本文:

= = = = =

このページでは、労務管理の意義を、「人を活かす」という視点でとらえ、業務で体験した出来事や身近で話題になったことなど、労務管理の記録を発信していきます。
2005.09.25 (San)
西三河掃除に学ぶ会

「掃除の会で、9月22日(木)からブラジルへ行ってきます」

先日、とある中小企業の社長からファックスを頂いた。
掃除の会は、正式に言えば、「西三河掃除に学ぶ会」と命名されている。
平成9年6月の初回開催以来、西三河の小、中学校のトイレの清掃活動を行っている。
中小企業の経営者を中心に、その家族や社員、生徒を含めた地域の方々を巻き込んでの活動は、今や、“心のあり方”を問う大切な会となっている。
家庭力の衰退、社会環境の悪化、青少年犯罪の低年齢化、学級崩壊など“心の荒み”が蔓延した社会の中で、トイレ清掃を通して諸悪を断ち切れないか、という思いから始まったと聞いた。

すでに、企業では、トイレ掃除で心が変わり、会社が変わったという例が数多くある。
“便器を磨くことで、経営者としての資質を磨く”
“便器を磨くことで心を磨く”
それらを実践した企業家が中心となって「西三河掃除の会」は立ち上げられた。
会には、遠く中国地方からくる猛者もあると聞く。
貴重な時間を割いて、高い交通費を払って、便器を磨きにくる。
そして、トイレ掃除を済ますと一様に「よかった」と言って帰っていく。
そこには、金に変えられない爽快感や達成感、満足感が横溢しているのだろう。

「何事も徹底を願えばそれなりに苦痛を伴う。しかしそれによって与えられる快感は他の何よりも大きい」(島崎藤村)

冒頭の社長は、ブラジルの便器を磨いてまた何か違う発見があっただろうか?

= = = = =

課題と演習:
**A)** 掃除の会の文章で「心の荒み」の例として挙げられている社会の問題を、すべて挙げてください。
**B)** 掃除の会の文章のうち、「先日、とある中小企業の社長からファックスを頂いた。」から「そこには、金に変えられない爽快感や達成感、満足感が横溢しているのだろう。」までを、その語句も含めて、そのまま書き出すこと。
**C)** 掃除の会の文章の最後の文に続けて、その先を書き継ぐこと。

= = = = =

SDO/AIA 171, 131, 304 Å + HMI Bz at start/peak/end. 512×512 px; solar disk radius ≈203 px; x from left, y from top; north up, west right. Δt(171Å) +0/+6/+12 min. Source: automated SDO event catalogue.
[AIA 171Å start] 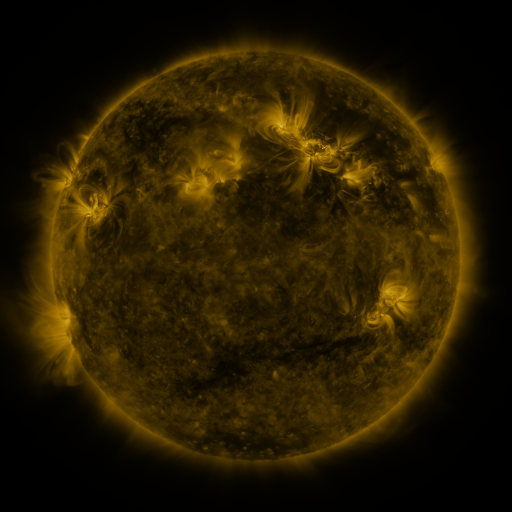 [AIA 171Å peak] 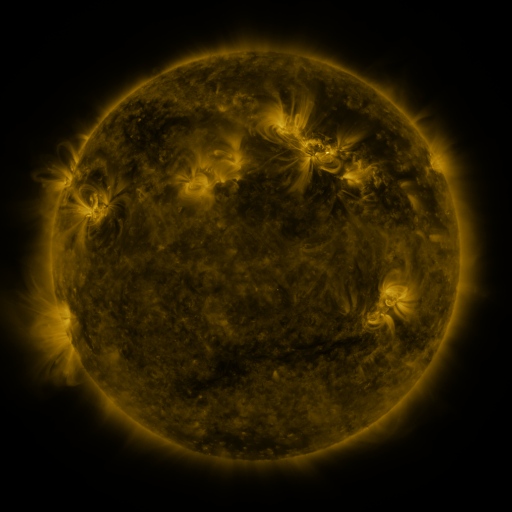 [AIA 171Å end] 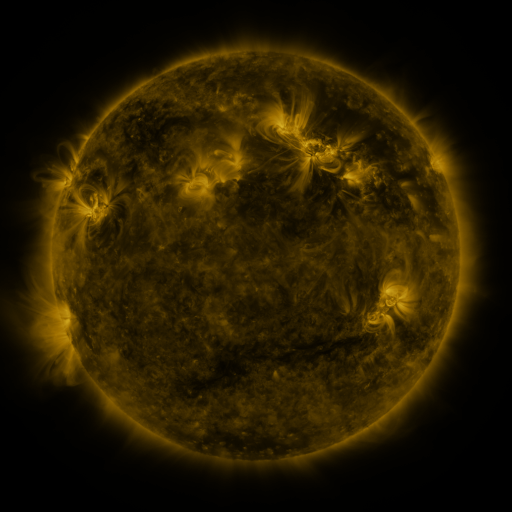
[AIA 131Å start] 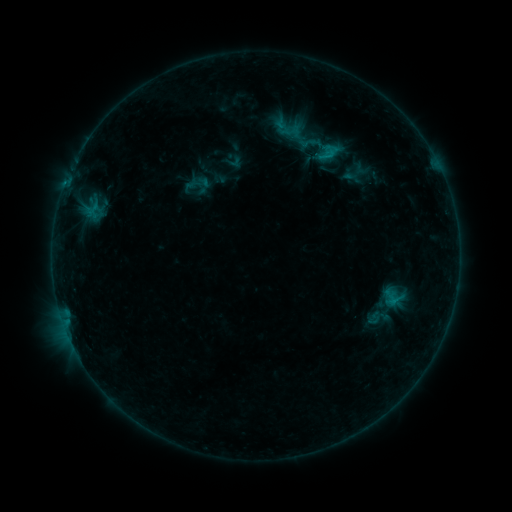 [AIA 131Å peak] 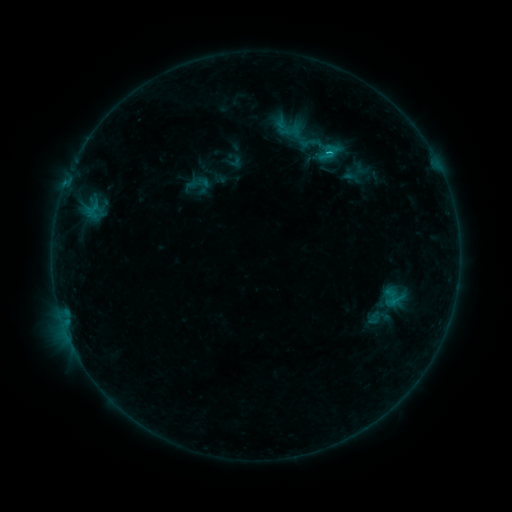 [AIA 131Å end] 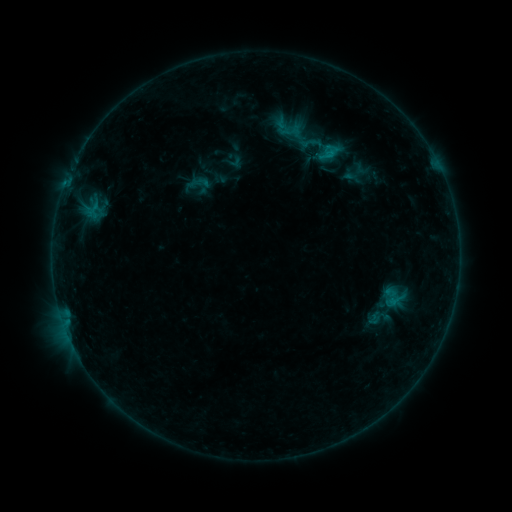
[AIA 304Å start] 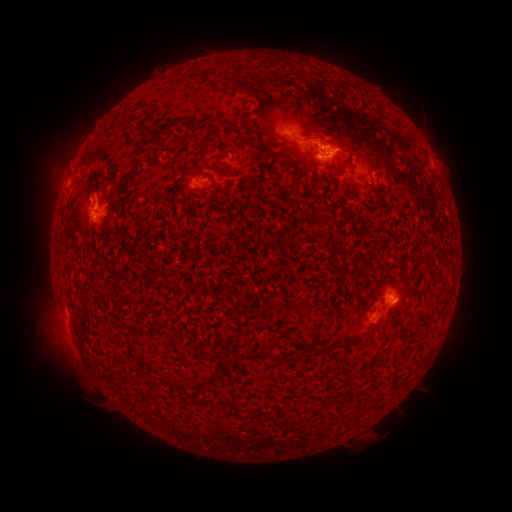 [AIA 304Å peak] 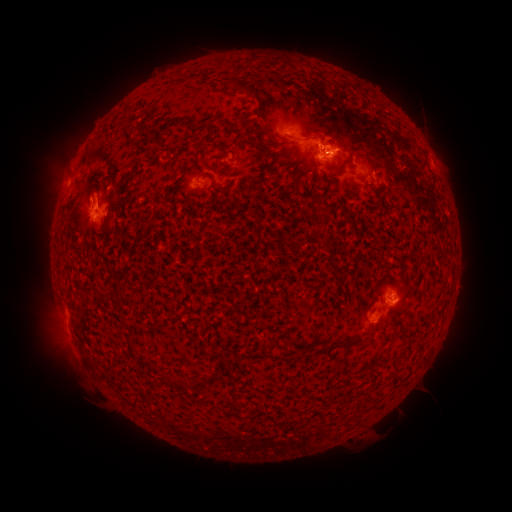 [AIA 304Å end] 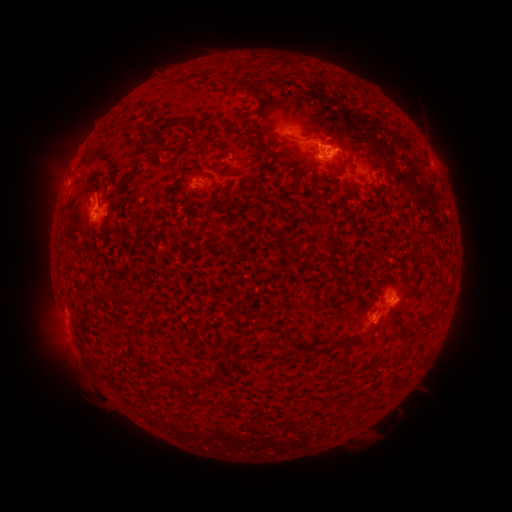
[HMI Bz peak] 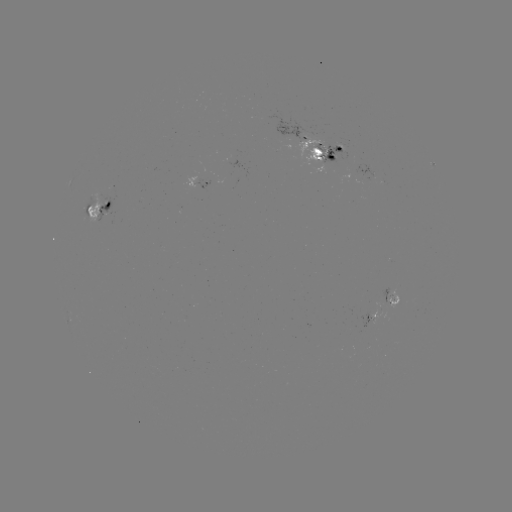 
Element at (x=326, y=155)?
C1.2 flare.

= = = = =

各課題の解答:
**A)** 家庭力の衰退、社会環境の悪化、青少年犯罪の低年齢化、学級崩壊

**B)**
先日、とある中小企業の社長からファックスを頂いた。
掃除の会は、正式に言えば、「西三河掃除に学ぶ会」と命名されている。
平成9年6月の初回開催以来、西三河の小、中学校のトイレの清掃活動を行っている。
中小企業の経営者を中心に、その家族や社員、生徒を含めた地域の方々を巻き込んでの活動は、今や、“心のあり方”を問う大切な会となっている。
家庭力の衰退、社会環境の悪化、青少年犯罪の低年齢化、学級崩壊など“心の荒み”が蔓延した社会の中で、トイレ清掃を通して諸悪を断ち切れないか、という思いから始まったと聞いた。

すでに、企業では、トイレ掃除で心が変わり、会社が変わったという例が数多くある。
“便器を磨くことで、経営者としての資質を磨く”
“便器を磨くことで心を磨く”
それらを実践した企業家が中心となって「西三河掃除の会」は立ち上げられた。
会には、遠く中国地方からくる猛者もあると聞く。
貴重な時間を割いて、高い交通費を払って、便器を磨きにくる。
そして、トイレ掃除を済ますと一様に「よかった」と言って帰っていく。
そこには、金に変えられない爽快感や達成感、満足感が横溢しているのだろう。

**C)**
社長の会社では、毎朝社員が勤務時間前に自発的に掃除をしていると聞く。

社業発展の“礎”は、こんな心のあり方が作り出している!



2005.09.18 (San)
研修旅行

昨日、愛知県社労士会・三河西支部で研修旅行(愛知万博)が行われた。
総勢10数名の有志は、研修の目的もはっきりしないままバスに便乗した。
単に万博へ行きたいだけの者、暇を持て余して、“渡りに船”とばかり、船ならぬバスに飛び乗った者、ただ飲みたいだけの者、いや、“自然の叡智を仕事に生かすんだ”と、ことさら求道者を気取った者などそれぞれの思いが錯綜した研修旅行だった。

「森の鼓動と呼吸」〜かつてない自然発見の場〜

をテーマにした「瀬戸愛知県館」に心惹かれた。
「瀬戸愛知県館」は“海上の森”の一隅にある。
都市近郊の身近な自然がいっぱいのこの森は、生き物たちの姿を通じて、豊かな生命世界の大切さを教えているし、もう二度と会えない生き物たちからのメッセージを伝えている。

「ギャラリー空間 森の劇場」は、海上の森の四季の表情、そしてさまざまな生物の姿を2年間にわたって記録し続けた迫力ある特殊映像と世界初の7+1サラウンドシステムで体感するシアターで、館内に移植したコナラの木の物語も込めて、この森を残すことができた気持ちを伝えている。

愛・地球博もまもなく終わる。
半年間に渡る成果は計りしれないものがあるだろう。
経済効果もそうだし、自然の叡智に対する畏怖もあるはずだ。
そしてなにより、万博をつくり上げてきたスタッフたちの真摯な姿。
これが、限りなくすばらしい未来を想起させる。

会場内に、吾亦紅(われもこう)が咲いていた。
ひっそりと、慎ましい花が初秋の風に揺れていた。

愛知万博への旅行は、紛れもない“研修”だった。


森の劇場  虫の目線で生き物の姿を表現



2005.09.11 (San)
心のビタミン

アサノ薬品株式会社・浅野社長から「心のビタミン」というご自身の著書を頂いた。
「心のビタミン」には、浅野さんが長年胸に温めてきた詩、ことわざ、語録が収録されている。
毎月渡す社員の給料袋の中に、「給料メッセージ」としていろいろな言葉を書き続けるうち、浅野さんの心に残っていった光る言葉の数々。
その中には、労務に関する言葉、とりわけ人を育成する上で大切だと思える言葉も含まれる。
浅野さんの心を少しだけ拾ってみたい。

年齢を重ねても若々しさを保つには「かきくけこ」
1日にかならず感動する
何事にも興味を持つ 工夫する
健康に気をつける 恋心
このかきくけこが五官を通して脳が刺激され活性化する  
                                     (鎌田勝 総合教育研究所所長)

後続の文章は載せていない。